Con sorpresa e impotencia, el mundo contempla cómo sucede una nueva y dramática catástrofe humanitaria en la frontera entre Estados Unidos y México, que agrava las ya precarias condiciones de millares de migrantes que, año con año, se aventuran a un camino lleno de peligros.
En la última semana, más de 10,000 haitianos que llegaron a Estados Unidos a través de México se asentaron en el pequeño pueblo texano Del Río y ahora están siendo reasignados a campos de detención o directamente son enviados de regreso a su devastado país.
Haití sufre una crisis permanente, acrecentada por los desastres naturales y la inestabilidad política, que recientemente registró el magnicidio del presidente. Un increíble crimen ejecutado por un comando armado extranjero, formado por mercenarios estadounidenses y colombianos, que se hizo pasar como parte de un equipo antidrogas.
Jovenel Moïse, el presidente asesinado, sufrió el ataque en la casa presidencial, después de denunciar que «un grupo de oligarcas quiere apoderarse de Haití». Un macabro recordatorio de lo que son capaces de hacer los grupos más radicales en Latinoamérica que no están dispuestos a ceder el poder del que mafiosamente se han apoderado.
Lo crítico de la frontera es que el actual éxodo ha roto récords, incluso en México, un país que tradicionalmente ha visto el paso de personas en su ruta hacia Estados Unidos.
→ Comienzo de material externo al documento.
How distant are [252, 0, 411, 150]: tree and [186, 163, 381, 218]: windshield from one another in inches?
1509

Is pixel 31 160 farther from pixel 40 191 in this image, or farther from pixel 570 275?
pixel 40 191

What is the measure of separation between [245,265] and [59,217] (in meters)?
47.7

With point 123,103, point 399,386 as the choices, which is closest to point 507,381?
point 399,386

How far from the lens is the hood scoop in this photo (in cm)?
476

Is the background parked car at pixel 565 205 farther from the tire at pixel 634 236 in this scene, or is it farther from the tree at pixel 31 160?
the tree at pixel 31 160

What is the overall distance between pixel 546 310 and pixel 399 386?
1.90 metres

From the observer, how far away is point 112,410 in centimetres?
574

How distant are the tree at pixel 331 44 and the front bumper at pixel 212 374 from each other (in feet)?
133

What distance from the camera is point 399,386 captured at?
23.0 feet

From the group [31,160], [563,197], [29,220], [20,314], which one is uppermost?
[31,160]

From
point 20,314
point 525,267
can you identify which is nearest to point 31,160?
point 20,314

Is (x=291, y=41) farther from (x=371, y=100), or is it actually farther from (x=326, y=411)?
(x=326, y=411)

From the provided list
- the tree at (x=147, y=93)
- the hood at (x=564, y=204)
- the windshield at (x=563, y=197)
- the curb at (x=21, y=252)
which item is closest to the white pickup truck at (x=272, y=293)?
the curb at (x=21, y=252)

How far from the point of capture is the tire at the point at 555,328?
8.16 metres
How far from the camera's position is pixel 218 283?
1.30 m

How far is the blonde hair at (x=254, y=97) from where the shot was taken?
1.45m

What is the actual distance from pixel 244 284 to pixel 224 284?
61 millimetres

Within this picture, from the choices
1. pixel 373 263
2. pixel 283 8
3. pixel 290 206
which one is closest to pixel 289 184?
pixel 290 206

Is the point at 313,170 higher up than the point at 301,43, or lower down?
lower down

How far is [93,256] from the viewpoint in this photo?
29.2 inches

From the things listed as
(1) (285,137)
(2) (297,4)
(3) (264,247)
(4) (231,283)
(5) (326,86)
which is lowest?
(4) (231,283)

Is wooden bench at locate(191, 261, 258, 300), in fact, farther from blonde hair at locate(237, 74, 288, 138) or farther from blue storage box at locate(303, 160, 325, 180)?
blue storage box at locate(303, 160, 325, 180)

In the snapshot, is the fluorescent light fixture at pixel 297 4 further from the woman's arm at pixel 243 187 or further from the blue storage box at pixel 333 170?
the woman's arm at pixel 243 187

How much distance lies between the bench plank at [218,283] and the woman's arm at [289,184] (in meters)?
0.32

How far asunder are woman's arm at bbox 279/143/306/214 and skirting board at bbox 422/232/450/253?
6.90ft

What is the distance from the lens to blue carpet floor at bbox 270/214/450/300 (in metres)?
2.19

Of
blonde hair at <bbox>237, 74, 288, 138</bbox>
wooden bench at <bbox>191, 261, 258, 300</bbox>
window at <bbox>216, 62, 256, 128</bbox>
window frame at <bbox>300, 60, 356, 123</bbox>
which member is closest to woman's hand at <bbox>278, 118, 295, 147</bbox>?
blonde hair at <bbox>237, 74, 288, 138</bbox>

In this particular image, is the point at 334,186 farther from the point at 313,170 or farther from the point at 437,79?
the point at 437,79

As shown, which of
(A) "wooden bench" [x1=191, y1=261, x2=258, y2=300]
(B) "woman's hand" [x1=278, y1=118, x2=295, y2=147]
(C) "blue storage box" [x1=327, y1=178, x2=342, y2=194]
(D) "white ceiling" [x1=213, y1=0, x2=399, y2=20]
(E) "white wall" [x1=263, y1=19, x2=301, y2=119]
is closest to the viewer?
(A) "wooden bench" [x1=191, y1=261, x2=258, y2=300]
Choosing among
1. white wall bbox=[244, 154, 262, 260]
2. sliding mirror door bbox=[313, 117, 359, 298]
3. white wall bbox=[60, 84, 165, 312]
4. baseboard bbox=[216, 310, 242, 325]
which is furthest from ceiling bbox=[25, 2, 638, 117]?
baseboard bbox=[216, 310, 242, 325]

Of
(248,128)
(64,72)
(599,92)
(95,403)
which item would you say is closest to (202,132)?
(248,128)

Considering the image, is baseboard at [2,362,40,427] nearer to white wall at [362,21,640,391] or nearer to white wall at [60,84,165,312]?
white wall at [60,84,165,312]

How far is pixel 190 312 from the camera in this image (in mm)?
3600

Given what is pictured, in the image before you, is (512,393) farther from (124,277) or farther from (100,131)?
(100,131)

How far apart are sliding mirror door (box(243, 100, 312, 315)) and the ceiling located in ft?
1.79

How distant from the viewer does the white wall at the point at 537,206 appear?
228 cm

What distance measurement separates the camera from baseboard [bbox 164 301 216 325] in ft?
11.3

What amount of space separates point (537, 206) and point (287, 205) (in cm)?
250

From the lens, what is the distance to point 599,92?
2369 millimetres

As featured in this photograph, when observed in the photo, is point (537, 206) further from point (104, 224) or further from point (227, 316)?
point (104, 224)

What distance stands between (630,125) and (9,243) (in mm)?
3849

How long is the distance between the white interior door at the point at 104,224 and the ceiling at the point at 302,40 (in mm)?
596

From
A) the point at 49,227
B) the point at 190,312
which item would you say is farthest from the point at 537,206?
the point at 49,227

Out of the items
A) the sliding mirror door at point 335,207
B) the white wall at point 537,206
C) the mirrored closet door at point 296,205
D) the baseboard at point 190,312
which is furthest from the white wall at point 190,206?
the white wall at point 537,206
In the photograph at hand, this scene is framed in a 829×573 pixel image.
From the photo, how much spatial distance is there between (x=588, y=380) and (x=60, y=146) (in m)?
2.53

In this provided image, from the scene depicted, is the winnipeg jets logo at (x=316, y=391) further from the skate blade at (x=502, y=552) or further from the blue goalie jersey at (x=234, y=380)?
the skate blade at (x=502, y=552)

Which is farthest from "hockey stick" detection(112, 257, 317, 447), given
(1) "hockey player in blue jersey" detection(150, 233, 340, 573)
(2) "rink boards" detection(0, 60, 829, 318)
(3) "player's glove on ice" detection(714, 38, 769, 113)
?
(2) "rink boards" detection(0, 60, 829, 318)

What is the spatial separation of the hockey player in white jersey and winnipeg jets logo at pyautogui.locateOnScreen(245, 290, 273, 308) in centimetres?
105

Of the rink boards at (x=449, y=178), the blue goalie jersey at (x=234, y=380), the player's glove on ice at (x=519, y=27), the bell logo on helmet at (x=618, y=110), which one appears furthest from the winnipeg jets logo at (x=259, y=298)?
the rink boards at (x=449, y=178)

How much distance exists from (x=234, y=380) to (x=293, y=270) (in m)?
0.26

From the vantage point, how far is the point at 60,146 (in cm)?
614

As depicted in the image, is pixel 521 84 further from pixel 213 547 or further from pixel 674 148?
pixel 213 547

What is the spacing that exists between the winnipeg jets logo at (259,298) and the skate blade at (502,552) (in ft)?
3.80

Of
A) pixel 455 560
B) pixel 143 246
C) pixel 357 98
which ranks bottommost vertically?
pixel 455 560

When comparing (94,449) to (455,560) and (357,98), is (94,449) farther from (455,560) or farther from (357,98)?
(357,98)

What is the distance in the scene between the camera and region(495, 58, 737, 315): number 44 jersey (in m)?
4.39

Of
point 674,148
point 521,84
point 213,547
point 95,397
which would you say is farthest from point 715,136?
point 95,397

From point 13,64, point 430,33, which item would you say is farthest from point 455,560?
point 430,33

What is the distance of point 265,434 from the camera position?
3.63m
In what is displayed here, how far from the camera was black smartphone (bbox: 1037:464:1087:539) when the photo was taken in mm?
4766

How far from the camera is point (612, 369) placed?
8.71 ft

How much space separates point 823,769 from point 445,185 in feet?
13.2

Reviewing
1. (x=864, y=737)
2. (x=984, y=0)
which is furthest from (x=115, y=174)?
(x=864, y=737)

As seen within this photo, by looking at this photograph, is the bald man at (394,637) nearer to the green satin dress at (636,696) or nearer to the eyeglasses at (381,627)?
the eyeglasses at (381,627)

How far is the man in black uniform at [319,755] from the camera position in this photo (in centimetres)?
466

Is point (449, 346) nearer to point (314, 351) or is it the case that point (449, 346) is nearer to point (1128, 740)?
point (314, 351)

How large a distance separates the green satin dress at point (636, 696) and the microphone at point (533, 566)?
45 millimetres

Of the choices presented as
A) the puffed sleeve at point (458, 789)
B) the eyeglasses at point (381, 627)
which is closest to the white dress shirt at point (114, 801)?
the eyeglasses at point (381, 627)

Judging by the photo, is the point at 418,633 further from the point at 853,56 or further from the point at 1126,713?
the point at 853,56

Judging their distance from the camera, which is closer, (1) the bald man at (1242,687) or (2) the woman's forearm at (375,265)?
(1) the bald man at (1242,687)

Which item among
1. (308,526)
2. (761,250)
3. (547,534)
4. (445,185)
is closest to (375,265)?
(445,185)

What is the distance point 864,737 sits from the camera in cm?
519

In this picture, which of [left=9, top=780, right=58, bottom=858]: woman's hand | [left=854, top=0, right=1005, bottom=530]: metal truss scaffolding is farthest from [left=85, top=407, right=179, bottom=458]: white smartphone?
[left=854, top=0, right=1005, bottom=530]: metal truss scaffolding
Además de la inestabilidad política en Haití, el último terremoto presionó más a un país con instituciones democráticas débiles y muy empobrecido. A esto se suma la pandemia de COVID-19, en la que este país cuenta con menos aplicación de vacunas.
Muchos de los detenidos en Del Río son haitianos que llegaron a México procedentes de otros países, como Brasil y Chile; algunos de ellos migraron con sus hijos en brazos, que nacieron en esos países, a los que llegaron al huir de la inseguridad de su nación. Las autoridades mexicanas también se han visto desbordadas con millares de solicitudes de refugio. Pero es tal la cantidad, que las instituciones han colapsado, y ciudades como Tapachula están abarrotadas de emigrantes.
La respuesta del Gobierno de Estados Unidos fue clara. «No vengan, no vengan», reiteró la vicepresidenta, Kamala Harris, en Guatemala. El mensaje ha sido particularmente duro no solo para centroamericanos, sino para millares de haitianos que huyen de un lugar en el que no es posible vivir. El fin de semana lo demostraron: en menos de dos horas tres vuelos salieron de Texas para deportarlos precisamente al lugar del que huyeron.